*** DOCUMENT SEGMENT Section Begins ***
Hundreds of students carrying flags and banners bearing patriotic slogans paraded in front of Cairo University this morning, overshadowing the roughly twenty professors that had gathered to participate in a nationwide strike called earlier this month by several of Egypt’s university faculty staff clubs.
The small handful of professors arrived at roughly 11 AM for the one-hour strike action, only to find the planned location of their demonstration–in front of the university dome–already being used by university officials to host an elaborate student ceremony. "A great show is about to take place!" one university official excitedly told Al-Masry Al-Youm.
The annual student ceremony, held to honor top-performing students, brought together several state-sponsored student unions.
Large groups of students, donning matching t-shirts and chanting patriotic songs, began marching in front of the dome at 11 AM–just in time to preempt the professors’ strike. They were accompanied by blaring marching bands and students wearing giant mascot costumes. A couple of students carried doves.
"These kids were called upon this morning on short notice. They were gathered without any real purpose. And they don’t know why they are here," said Dr. Abdel Gelil Mostafa, Cairo University professor of medicine. "It’s a deliberate move to spoil our demonstration."
*** DOCUMENT SEGMENT Section Ends ***
*** PROVIDED DATA Section Begins ***
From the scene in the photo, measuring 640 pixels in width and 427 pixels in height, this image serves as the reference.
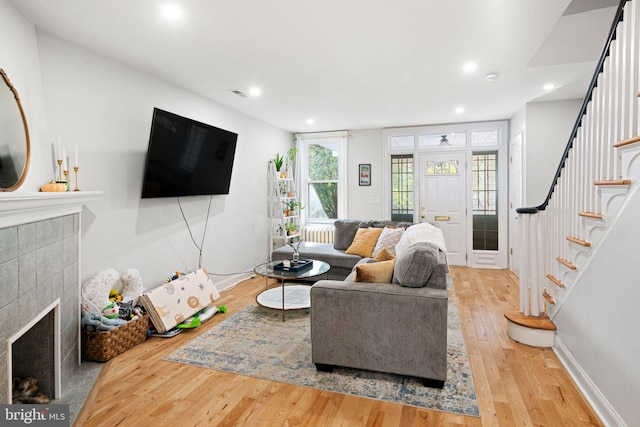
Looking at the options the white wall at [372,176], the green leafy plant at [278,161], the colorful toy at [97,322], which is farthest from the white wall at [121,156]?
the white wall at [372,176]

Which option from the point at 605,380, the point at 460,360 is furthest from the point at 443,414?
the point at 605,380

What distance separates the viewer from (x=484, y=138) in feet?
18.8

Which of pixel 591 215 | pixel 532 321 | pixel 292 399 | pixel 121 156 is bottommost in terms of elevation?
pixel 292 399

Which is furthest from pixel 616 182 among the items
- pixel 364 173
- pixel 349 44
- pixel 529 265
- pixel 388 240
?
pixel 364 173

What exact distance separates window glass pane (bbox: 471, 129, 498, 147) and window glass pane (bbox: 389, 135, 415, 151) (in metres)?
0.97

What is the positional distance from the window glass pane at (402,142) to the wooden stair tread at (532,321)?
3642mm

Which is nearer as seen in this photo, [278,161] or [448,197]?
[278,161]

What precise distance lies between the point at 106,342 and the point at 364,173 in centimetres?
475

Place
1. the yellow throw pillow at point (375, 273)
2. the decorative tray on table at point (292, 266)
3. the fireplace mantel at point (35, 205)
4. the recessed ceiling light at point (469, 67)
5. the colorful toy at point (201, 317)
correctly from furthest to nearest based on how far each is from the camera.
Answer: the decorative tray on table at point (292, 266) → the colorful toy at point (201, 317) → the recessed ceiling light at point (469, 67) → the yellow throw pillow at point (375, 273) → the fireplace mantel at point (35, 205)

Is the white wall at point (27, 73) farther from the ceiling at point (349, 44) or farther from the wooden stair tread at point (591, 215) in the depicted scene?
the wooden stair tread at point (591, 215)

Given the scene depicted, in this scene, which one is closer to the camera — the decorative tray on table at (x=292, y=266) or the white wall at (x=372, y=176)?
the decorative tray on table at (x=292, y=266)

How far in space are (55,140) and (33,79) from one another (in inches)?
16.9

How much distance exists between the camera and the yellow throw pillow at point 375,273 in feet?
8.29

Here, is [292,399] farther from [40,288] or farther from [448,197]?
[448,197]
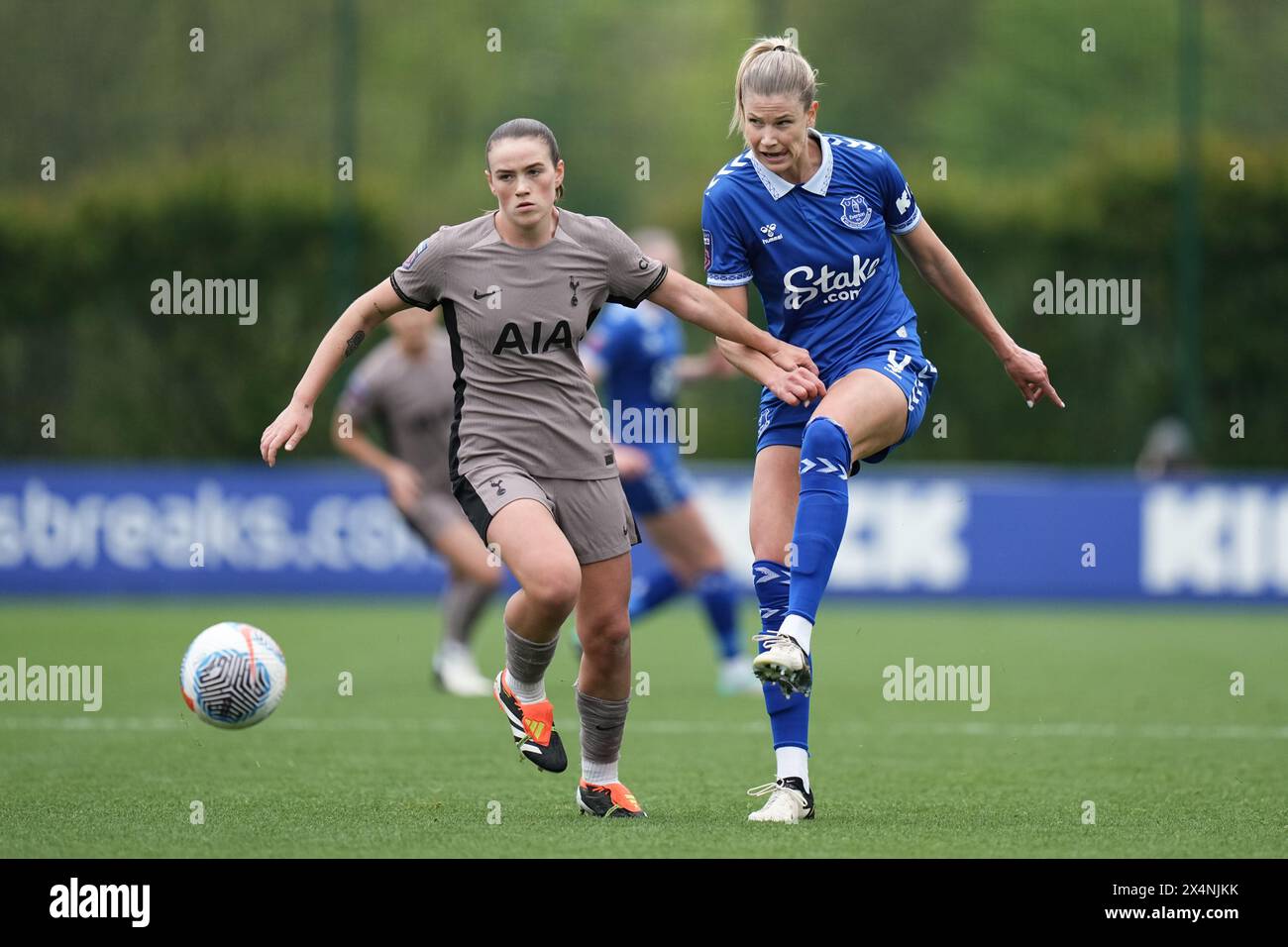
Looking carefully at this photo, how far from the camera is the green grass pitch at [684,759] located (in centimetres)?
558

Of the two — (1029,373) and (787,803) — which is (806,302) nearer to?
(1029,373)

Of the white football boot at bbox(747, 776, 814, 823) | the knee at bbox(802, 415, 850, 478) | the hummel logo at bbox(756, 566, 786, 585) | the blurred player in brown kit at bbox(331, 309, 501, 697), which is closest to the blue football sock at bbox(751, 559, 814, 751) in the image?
*** PROVIDED DATA Section Ends ***
EXERCISES:
1/ Decide whether each statement agrees with the strike report, answering yes or no and quoting the exact words that settle it: (a) The professors' strike was meant to last one hour. (b) The student ceremony takes place every year to honor top-performing students. (c) About two hundred professors gathered for the strike.
2/ Resume the strike report after its final sentence.
Nothing in the entries is needed here.

SOLVED TASKS:
1/
(a) Yes: "for the one-hour strike action"
(b) Yes: "The annual student ceremony, held to honor top-performing students"
(c) No: "the roughly twenty professors"

2/
According to another professor, the same ceremony had already been organized during mid-year exams.
Several students participating in the spectacle told Al-Masry Al-Youm that Cairo University Director Hossam Kamal had ordered the celebrations earlier that morning.
The small group of professors, therefore, ended up holding their demonstration–which went virtually unnoticed–in front of the Faculty of Arts building.
"We couldn’t actually walk up to the dome steps," said Hannah Kamal, Cairo University English professor. "With all the security and the crowds of students, it was physically impossible to reach the rector to talk to him."
Explaining the small turnout, she added: "There’s always a possibility that people came in the morning and then, after seeing the crowds, left again. I managed to reach one of my colleagues on the phone and she told me that this is where we’re standing now due to what’s going on."
Professors unanimously agreed that the elaborate ceremonies chosen to take place on the same day–and at exactly the same time–as their protest had not been a coincidence. "They did this to ruin our strike," said an incredulous Amina Rashid, a professor of French at Cairo University.
The small assembly of professors conceded that this year’s strike had lacked organization, especially when compared to a nationwide March 23, 2008 strike that saw thousands of academics and activists across the nation make similar demands– with over 800 at Cairo University alone.
Mohamed el-Malah, Professor of Mathematics at Cairo University, watched the elaborate parade with amusement.
"Professors in Egypt have the lowest salaries among university professors worldwide," he said. "At the same time, the government is spending millions on useless things. How much is this costing?"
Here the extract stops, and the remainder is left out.